Quedaron en salir a comer en cuanto él terminara de bañarse. “La divina” antes de marcharse de la habitación, le preguntó:


- ¿Como se llama ese amigo tuyo?

- ¿Que amigo?

- El que está enfermo

- Ah! si… Pablo… Pablo Mendoza


    Ni bien escuché ese nombre, sentí que iba reventar dentro del minúsculo armario donde me había tenido que meter en pelotas y con mi ropa bajo el brazo hacía ya casi cuarenta y cinco minutos.
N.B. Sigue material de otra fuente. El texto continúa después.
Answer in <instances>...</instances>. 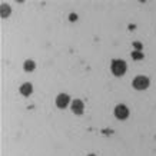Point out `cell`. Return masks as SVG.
<instances>
[{
  "instance_id": "obj_1",
  "label": "cell",
  "mask_w": 156,
  "mask_h": 156,
  "mask_svg": "<svg viewBox=\"0 0 156 156\" xmlns=\"http://www.w3.org/2000/svg\"><path fill=\"white\" fill-rule=\"evenodd\" d=\"M110 69H112V73H113V75H116V76H122V75H125V72H126L128 66H126L125 60L116 59V60L112 62V65H110Z\"/></svg>"
},
{
  "instance_id": "obj_2",
  "label": "cell",
  "mask_w": 156,
  "mask_h": 156,
  "mask_svg": "<svg viewBox=\"0 0 156 156\" xmlns=\"http://www.w3.org/2000/svg\"><path fill=\"white\" fill-rule=\"evenodd\" d=\"M133 87L136 90H145L149 87V85H151V80L147 79L146 76H136L135 79H133L132 82Z\"/></svg>"
},
{
  "instance_id": "obj_3",
  "label": "cell",
  "mask_w": 156,
  "mask_h": 156,
  "mask_svg": "<svg viewBox=\"0 0 156 156\" xmlns=\"http://www.w3.org/2000/svg\"><path fill=\"white\" fill-rule=\"evenodd\" d=\"M115 116L120 120L123 119H126L129 116V109L125 106V105H118L116 108H115Z\"/></svg>"
},
{
  "instance_id": "obj_4",
  "label": "cell",
  "mask_w": 156,
  "mask_h": 156,
  "mask_svg": "<svg viewBox=\"0 0 156 156\" xmlns=\"http://www.w3.org/2000/svg\"><path fill=\"white\" fill-rule=\"evenodd\" d=\"M69 102H70V98H69V95H66V93H60V95H57V98H56L57 108L65 109L67 105H69Z\"/></svg>"
},
{
  "instance_id": "obj_5",
  "label": "cell",
  "mask_w": 156,
  "mask_h": 156,
  "mask_svg": "<svg viewBox=\"0 0 156 156\" xmlns=\"http://www.w3.org/2000/svg\"><path fill=\"white\" fill-rule=\"evenodd\" d=\"M72 110H73V113L76 115H82L83 113V110H85V105L82 102L80 99H76L72 102Z\"/></svg>"
},
{
  "instance_id": "obj_6",
  "label": "cell",
  "mask_w": 156,
  "mask_h": 156,
  "mask_svg": "<svg viewBox=\"0 0 156 156\" xmlns=\"http://www.w3.org/2000/svg\"><path fill=\"white\" fill-rule=\"evenodd\" d=\"M32 92H33V86L30 85V83H23V85L20 86V93L23 96H29Z\"/></svg>"
},
{
  "instance_id": "obj_7",
  "label": "cell",
  "mask_w": 156,
  "mask_h": 156,
  "mask_svg": "<svg viewBox=\"0 0 156 156\" xmlns=\"http://www.w3.org/2000/svg\"><path fill=\"white\" fill-rule=\"evenodd\" d=\"M0 14H2V17H9L10 14V6L7 3H3L2 7H0Z\"/></svg>"
},
{
  "instance_id": "obj_8",
  "label": "cell",
  "mask_w": 156,
  "mask_h": 156,
  "mask_svg": "<svg viewBox=\"0 0 156 156\" xmlns=\"http://www.w3.org/2000/svg\"><path fill=\"white\" fill-rule=\"evenodd\" d=\"M23 69L26 72H32L36 69V63H34L33 60H26L24 62V65H23Z\"/></svg>"
},
{
  "instance_id": "obj_9",
  "label": "cell",
  "mask_w": 156,
  "mask_h": 156,
  "mask_svg": "<svg viewBox=\"0 0 156 156\" xmlns=\"http://www.w3.org/2000/svg\"><path fill=\"white\" fill-rule=\"evenodd\" d=\"M132 59H133V60H142V59H143V53L142 52H137V50H133V52H132Z\"/></svg>"
},
{
  "instance_id": "obj_10",
  "label": "cell",
  "mask_w": 156,
  "mask_h": 156,
  "mask_svg": "<svg viewBox=\"0 0 156 156\" xmlns=\"http://www.w3.org/2000/svg\"><path fill=\"white\" fill-rule=\"evenodd\" d=\"M133 48L136 49L137 52H142V48H143V46H142V43H139V42H135V43H133Z\"/></svg>"
},
{
  "instance_id": "obj_11",
  "label": "cell",
  "mask_w": 156,
  "mask_h": 156,
  "mask_svg": "<svg viewBox=\"0 0 156 156\" xmlns=\"http://www.w3.org/2000/svg\"><path fill=\"white\" fill-rule=\"evenodd\" d=\"M76 19H77V16H76L75 13H72L70 16H69V20H70V22H72V20H76Z\"/></svg>"
},
{
  "instance_id": "obj_12",
  "label": "cell",
  "mask_w": 156,
  "mask_h": 156,
  "mask_svg": "<svg viewBox=\"0 0 156 156\" xmlns=\"http://www.w3.org/2000/svg\"><path fill=\"white\" fill-rule=\"evenodd\" d=\"M87 156H95V155H87Z\"/></svg>"
}]
</instances>
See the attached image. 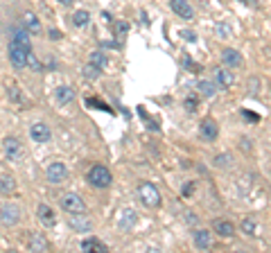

De un golpe seco abrí la puerta y me apoyé con un brazo contra el muro dejando al descubierto las estupendas joyas de la corona de las que había tenido a bien dotarme papá lindo, obviamente llamando la atención de ambos.

- Estoy realmente conmovido por la exquisita escena que acabo de presenciar. Hola divina- le dije mientras me acercaba a ella y le plantaba un beso en la mejilla- Soy Pablo Mendoza y como podrás ver estoy más saludable que una botella de Evian

- ¿Pero que significa esto Joaquín?- Preguntó la mujer visiblemente aturdida





    Ambos nos quedamos mirándolo, esperando su reacción y de alguna manera, dándole el beneficio de la duda. ¿Es que alguna quedaba a esas alturas? Sin embargo Joaquín permaneció inmóvil, mudo y queriéndome asesinar con la mirada. Dispuesto a no perder más tiempo y sintiendo que se me congelaban las nalgas, aclaré mientras comenzaba a vestirme:

- Significa divina que al guapetón le suda la espalda ¿Me comprendes? - Al ver que no se enteraba de nada agregué- Se le quema el arroz… ¿Tampoco?...Uy me decepcionas pensé que estabas más al día…bueno tesoro mío no me queda más remedio que decírtelo sin pelos en la lengua: tu marido es maricón

- ¡Joaquín! ¿Pero que está diciendo este hombre? – exclamó a punto de perder la elegancia

- La verdad es que estoy sorprendidísimo Joaquincito. A ver… ¿Como era? – imitando su tono de voz- ”Te quiero porque eres diferente de todas las mujeres que he conocido”- Volviéndome hacia ella un instante- Divina cariño, dime una cosa ¿tienes pene?- me volví hacia él de nuevo y volví a imitarlo- “Por ti me dejaría despellejar vivo”…pues creo que vas a tener la oportunidad de demostrarlo mi amor, porque no solo te van a despellejar sino que también te van poner como canicas, no los ojos, ¡nooo!, sino las bolas. Y si no te las pone ella, te las pongo yo. ¿Así que te llevabas mal con tu vieja y arrugada esposa no?, que trabajabas de sol a sombra para poder pagarte los estudios en la universidad, pobrecito que vida tan miserable- Terminé de decirle lanzándole por la cabeza el liguero que me había pedido, usara esa tarde. - Divina cariño, déjame decirte que estás estupenda, me encanta tu look. Cuéntame, ¿Donde compraste este sombrero tan maravilloso

- En…- Sentada en la cama sollozando- en Armani

- Bueno a ver si consigo uno similar en alguno de los mercados de pulgas del centro, porque mira, si en algo no mintió el cacaseno este, es en lo que no tengo ni un duro. En fin, que eres guapísima y este inútil, la tiene pequeñita. Además demora en…- Haciéndole un gesto con el dedo- ya sabes…así que échalo a la basura cariño. Un gusto conocerte.– Caminado hacia la puerta- Ah y por si ha quedado alguna duda…No divina, él no te quiere.